Fonction et représentation
Jean Michel Alberola poursuit depuis le début des années 1980 une oeuvre protéiforme. Elle navigue entre conceptualisme, abstraction et figuration. La peinture, mais aussi les travaux sur papier, la sculpture, les films, les textes, les livres d’artistes en composent les différentes facettes. Politique, poétique, l’œuvre pleine d’humour est faite d’actes d’engagement. Elle mêle aux réflexions artistiques des sujets politiques ou sociaux.
Donnant son titre à l’ensemble, la série — débutée il y a quinze ans — les « rois de rien » permet au créateur de décliner un mystérieux portrait aux pieds nus. Des monochromes aux armes et couleurs de la reine Elisabeth II leur font écho.
Approchant ainsi et à sa façon la tradition du blason, l’artiste permet de comprendre comment son travail avance pour imposer son propre langage où émerge une succession de développements et d’enveloppements.
Ils permettent à la forme chargée d’avenir d’’ imager” une sorte de merveilleux — mais pas que.

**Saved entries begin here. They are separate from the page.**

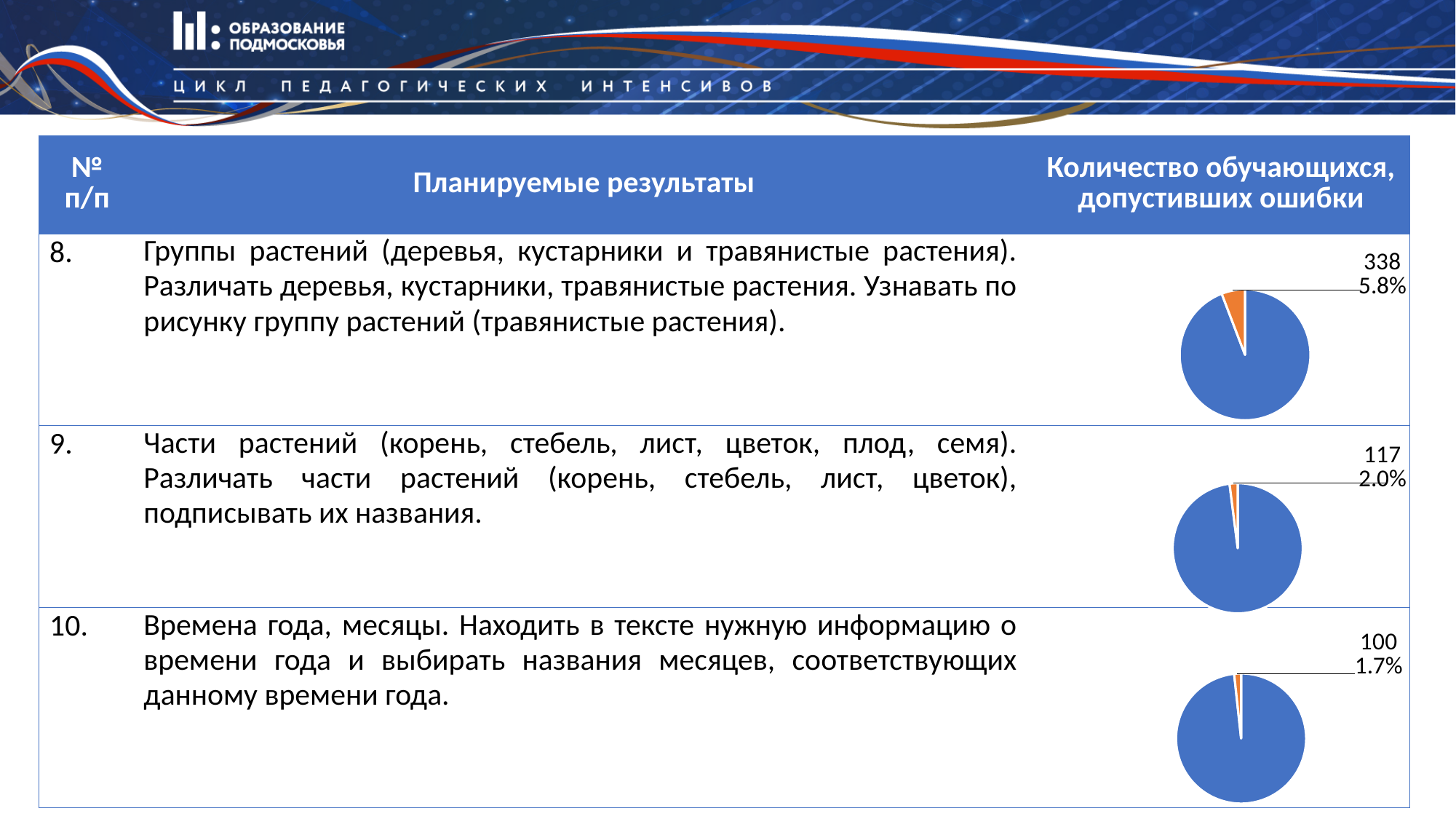
In the pie chart for row 9 (Части растений), how many students made errors according to the data label? 117 Which row's pie chart shows the smallest number of students who made errors: row 8, row 9 or row 10? Row 10 What colour is the slice representing students who made errors in the pie charts? Orange In the pie chart for row 10 (Времена года, месяцы), how many students made errors according to the data label? 100 In the pie chart for row 9 (Части растений), what percentage share does the orange slice have? 2.0% In the pie chart for row 10 (Времена года, месяцы), what percentage share does the orange slice have? 1.7% Which row's pie chart shows the largest number of students who made errors: row 8, row 9 or row 10? Row 8 How many slices does the pie chart for row 8 contain? 2 In the pie chart for row 8 (Группы растений), what percentage share does the orange slice have? 5.8% In the pie chart for row 8 (Группы растений), how many students made errors according to the data label? 338 What type of chart is shown in each row of the table? Pie chart What is the difference between the number of students who made errors in row 8 and in row 9? 221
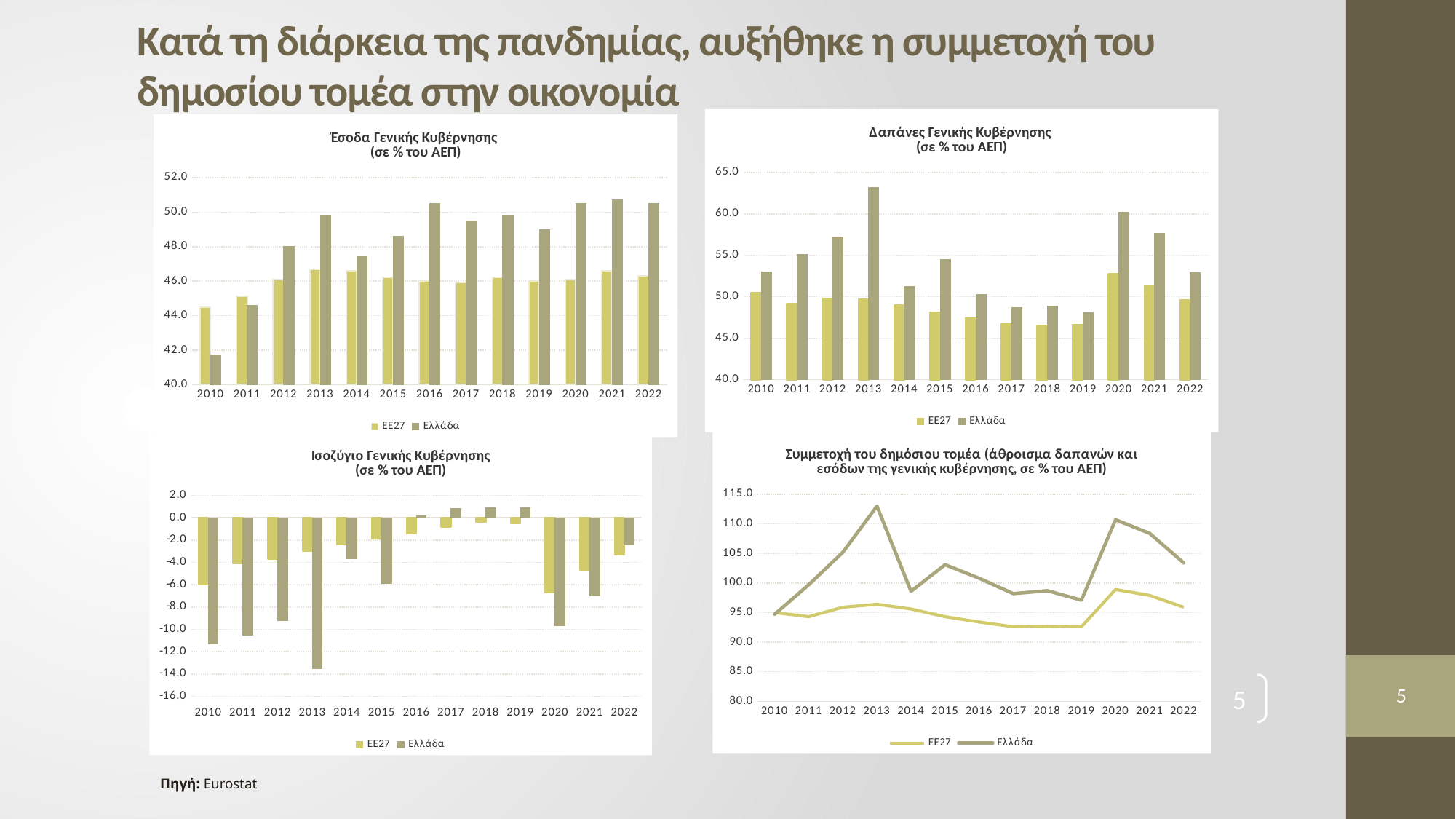
In the bottom-right chart 'Συμμετοχή του δημόσιου τομέα', is the Ελλάδα value for 2013 greater or less than 110.0? greater In the top-left chart 'Έσοδα Γενικής Κυβέρνησης', in which year is the Ελλάδα bar lowest? 2010 What kind of chart is the bottom-right chart titled 'Συμμετοχή του δημόσιου τομέα'? line chart In the top-right chart 'Δαπάνες Γενικής Κυβέρνησης', how many series does the legend list? 2 In the top-right chart 'Δαπάνες Γενικής Κυβέρνησης', is the Ελλάδα value for 2013 greater or less than 60.0? greater In the bottom-left chart 'Ισοζύγιο Γενικής Κυβέρνησης', how many years are shown on the x axis? 13 What kind of chart is the top-left chart 'Έσοδα Γενικής Κυβέρνησης'? bar chart In the bottom-left chart 'Ισοζύγιο Γενικής Κυβέρνησης', in which year is the Ελλάδα bar lowest? 2013 In the top-left chart 'Έσοδα Γενικής Κυβέρνησης', is the Ελλάδα value for 2010 greater or less than 44.0? less In the bottom-right chart 'Συμμετοχή του δημόσιου τομέα', does the EE27 line rise or fall from 2019 to 2020? rise In the top-right chart 'Δαπάνες Γενικής Κυβέρνησης', which is larger in 2020: EE27 or Ελλάδα? Ελλάδα In the top-right chart 'Δαπάνες Γενικής Κυβέρνησης', in which year is the Ελλάδα bar highest? 2013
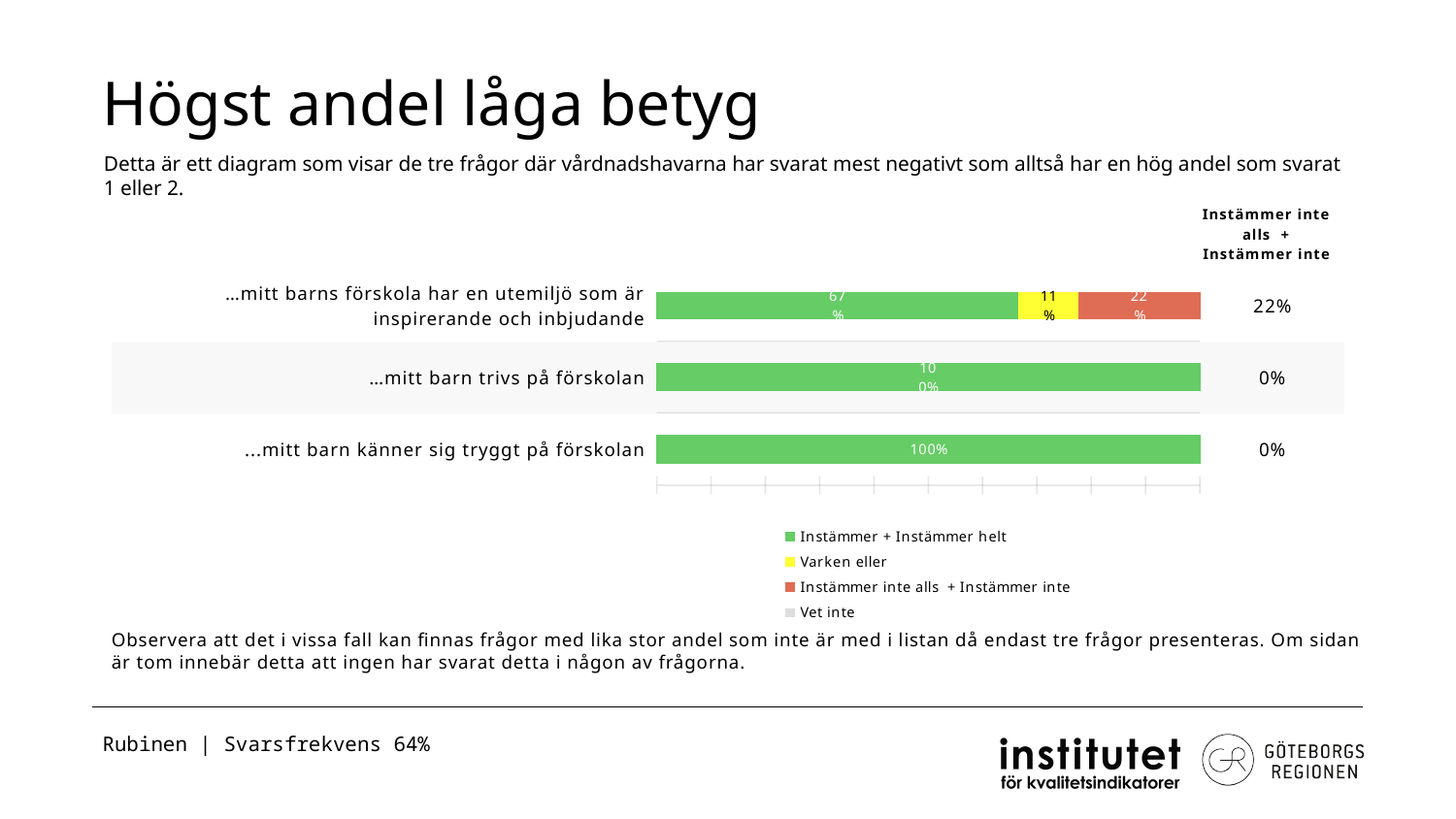
What is the difference between the 'Instämmer + Instämmer helt' share and the 'Instämmer inte alls + Instämmer inte' share for '…mitt barns förskola har en utemiljö som är inspirerande och inbjudande'? 45% How many series does the legend list? 4 Which colour represents 'Varken eller' in the legend? Yellow What is the 'Instämmer inte alls + Instämmer inte' share for '…mitt barns förskola har en utemiljö som är inspirerande och inbjudande'? 22% What is the 'Instämmer + Instämmer helt' share for '…mitt barn känner sig tryggt på förskolan'? 100% What kind of chart is shown on the slide? Stacked bar chart How many questions (categories) are plotted in the chart? 3 Which question has the highest share of 'Instämmer inte alls + Instämmer inte' responses? …mitt barns förskola har en utemiljö som är inspirerande och inbjudande Which is larger for '…mitt barns förskola har en utemiljö som är inspirerande och inbjudande': the 'Varken eller' share or the 'Instämmer inte alls + Instämmer inte' share? Instämmer inte alls + Instämmer inte What is the 'Instämmer + Instämmer helt' share for '…mitt barns förskola har en utemiljö som är inspirerande och inbjudande'? 67% What value is shown in the right-hand 'Instämmer inte alls + Instämmer inte' column for '…mitt barn trivs på förskolan'? 0% What is the 'Varken eller' share for '…mitt barns förskola har en utemiljö som är inspirerande och inbjudande'? 11%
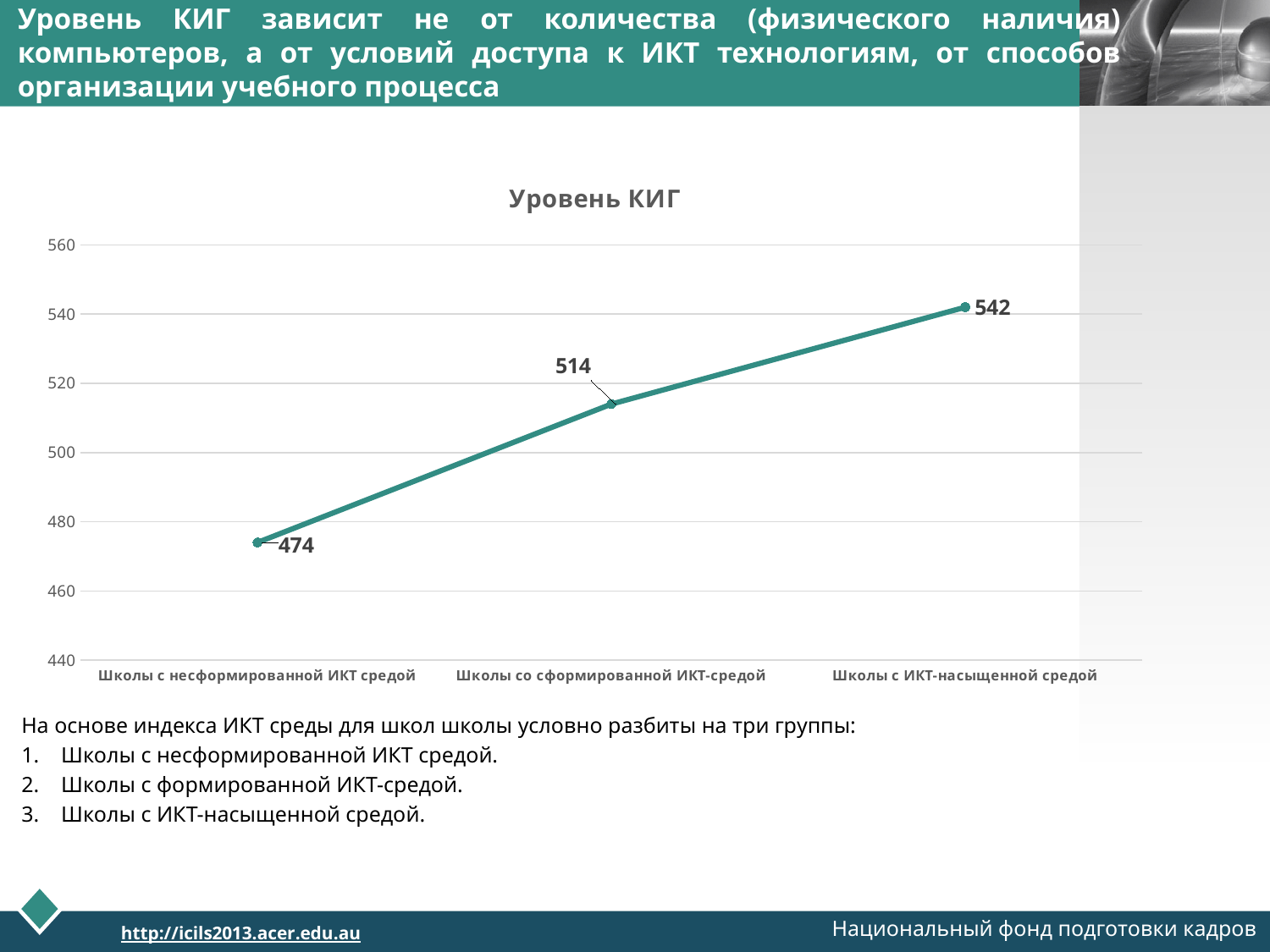
What is the difference between the values for Школы с ИКТ-насыщенной средой and Школы с несформированной ИКТ средой? 68 How many categories are plotted on the chart? 3 What is the difference between the values for Школы со сформированной ИКТ-средой and Школы с несформированной ИКТ средой? 40 What kind of chart is shown on the slide? line chart What is the value for Школы с несформированной ИКТ средой? 474 Which category has the lowest value? Школы с несформированной ИКТ средой Which is larger, the value for Школы со сформированной ИКТ-средой or Школы с ИКТ-насыщенной средой? Школы с ИКТ-насыщенной средой What is the value for Школы со сформированной ИКТ-средой? 514 Is the value for Школы со сформированной ИКТ-средой greater or less than 500? greater Do the values rise or fall from left to right along the x axis? rise What is the value for Школы с ИКТ-насыщенной средой? 542 Which category has the highest value? Школы с ИКТ-насыщенной средой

Toiles, sérigraphies, œuvres sur papiers et mur peint dessinent, “à la manière de rébus philosophiques, s’interrogent sur la question du pouvoir, la dichotomie entre réalité et apparence, fonction et représentation”.
Tout le parcours est constitué de fragments figuratifs, éléments abstraits, évocations littéraires et musicales (Rolling Stones).
Jean-Michel Alberola travaille toujours par connexions, associations, détournements, citations, références parfois énigmatiques mais toutefois dégraissés de toute littérature quoique associant la parole au langage des formes. Portions de corps ou de géographies liées à des énoncés ou injonctions ambiguës recomposent les œuvres.
Mais l’exercice reste toujours purement pictural et lorsque les mots surgissent, ils demeurent des motifs formels au même titre que les pans de couleurs, les courbes et les lignes.
De plus et évidemment, dans cette exposition, l’artiste continue des narrations : “Tout le temps, je raconte des histoires, dans la vie, dans les tableaux. Je ne fais que ça, que des histoires.” dit-il. C’est pour lui l’objet de la peinture, “que ce soit Poussin, Vélasquez ou Mondrian” ajoute le plasticien. Pour lui, chaque peintre propose de fait une autobiographie à travers laquelle il parle du monde tel qu’il le voit.
jean-paul gavard-perret
Jean-Michel Alberola, Le Roi de rien, la Reine d’Angleterre et les autres, galerie Templon, Paris, du 20 mai au 17 juillet 2021.